The contractual arrangements between the commission and individual member states, where national governments legally commit themselves to implementing agreed structural reforms in return for access to "associated solidarity mechanisms" is an old Merkel proposal. Its time now seems to have arrived. It further resembles the recent quid pro quos in which the European Commission and the euro group permitted looser fiscal targets for some member states in return for their commitment to structural reforms.
In effect, German flexibility on the single resolution mechanism can be seen as another down payment granted in return for the Merkel agenda of long-term institutional changes in the euro area. Merkel noted, moreover, that the principle of contractual arrangements has been endorsed by other EU leaders.
3. The ECB Has Lost the Debate About Bank Creditor Bail-Ins
In recent weeks, an older debate about the prospects of creditor bail-ins in viable euro area banks has resurfaced in the leaked July 2013 letter from European Central Bank (ECB) President Mario Draghi to Competition Commissioner Joaquín Almunia. At stake is whether euro area banks deemed viable by regulators, but also needing new capital, should tap public sources without imposing losses on junior bond-holders first. The EU Commission state-aid rules from August 2013 envision extremely rare exceptions, when "systemic risks" are present.

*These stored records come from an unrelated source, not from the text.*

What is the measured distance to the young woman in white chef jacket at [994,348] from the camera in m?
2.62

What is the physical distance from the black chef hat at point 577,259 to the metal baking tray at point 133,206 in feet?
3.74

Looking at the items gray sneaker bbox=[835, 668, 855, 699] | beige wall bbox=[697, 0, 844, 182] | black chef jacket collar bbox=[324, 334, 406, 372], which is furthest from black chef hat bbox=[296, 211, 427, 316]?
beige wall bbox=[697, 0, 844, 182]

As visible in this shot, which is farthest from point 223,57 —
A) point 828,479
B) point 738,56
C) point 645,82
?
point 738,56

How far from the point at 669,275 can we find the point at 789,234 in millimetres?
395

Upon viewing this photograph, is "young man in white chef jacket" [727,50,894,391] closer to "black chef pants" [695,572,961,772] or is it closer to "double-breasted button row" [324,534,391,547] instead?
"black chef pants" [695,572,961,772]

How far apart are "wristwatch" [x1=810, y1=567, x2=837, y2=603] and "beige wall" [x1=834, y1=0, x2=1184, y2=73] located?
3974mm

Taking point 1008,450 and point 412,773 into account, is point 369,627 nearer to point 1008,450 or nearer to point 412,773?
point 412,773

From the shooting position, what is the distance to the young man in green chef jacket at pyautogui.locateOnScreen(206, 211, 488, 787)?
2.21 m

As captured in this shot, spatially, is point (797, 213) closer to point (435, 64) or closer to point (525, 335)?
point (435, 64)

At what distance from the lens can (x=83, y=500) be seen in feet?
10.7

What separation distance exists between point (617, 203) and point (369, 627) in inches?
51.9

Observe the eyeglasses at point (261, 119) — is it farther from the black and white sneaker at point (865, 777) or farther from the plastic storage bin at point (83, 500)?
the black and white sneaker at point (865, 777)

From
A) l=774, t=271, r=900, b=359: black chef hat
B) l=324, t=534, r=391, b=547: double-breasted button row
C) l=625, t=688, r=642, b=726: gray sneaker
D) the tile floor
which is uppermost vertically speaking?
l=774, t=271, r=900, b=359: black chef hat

Draghi's letter suggested that bail-ins might impair the subordinated euro area debt market. He advised a more lenient approach, sparing creditors out of fear of contagion. Now it is clear that the European Commission did not much care about the ECB's concerns, as it proceeded to publish new rules dictating the opposite. The disparity of views recalls the 2011–12 debate between the ECB and euro area governments (especially Germany), over whether haircuts should be imposed on Greek bondholders. The ECB opposed such costs but lost the debate—showing how even the most politically powerful central bank in the world fails when its demands have fiscal implications for euro area governments.
Why Draghi's letter found its way into the European press months after it was sent, and just before the EU Council, is hard to say. But a "strategic leak" cannot be ruled out, even from the ECB. Perhaps the ECB was hoping that the renewed debate would swing consensus back in its favor, or perhaps it was just trying to politically position itself for any resulting market turmoil. President Draghi has made it clear that "some banks need to fail" to prove the credibility of the upcoming stress tests. The ECB also wants to protect its balance sheet against political demands for continuing liquidity provision to weak euro area banks unable to recapitalize themselves in markets, but which are not weak enough to be liquidated.
Whatever the EU Council's motivations were, its ruling on the issue was clear:
In this context, the European Council recalls the urgency, for the Member States taking part in the Single Supervisory Mechanism, of establishing a coordinated European approach in preparation for the comprehensive assessment of credit institutions by the European Central Bank. Member States should make all appropriate arrangements, including national backstops, applying state aid rules.
In short, current state aid rules will apply. Junior bondholder bail-ins are mandatory in all but the most extreme cases, before any public money can be injected. Moreover, competition commissioner Almunia is unlikely to back off from his now repeated advocacy of bail-ins, and the European Parliament would not likely approve a new competition commissioner favoring more lenient terms on junior bank bondholders.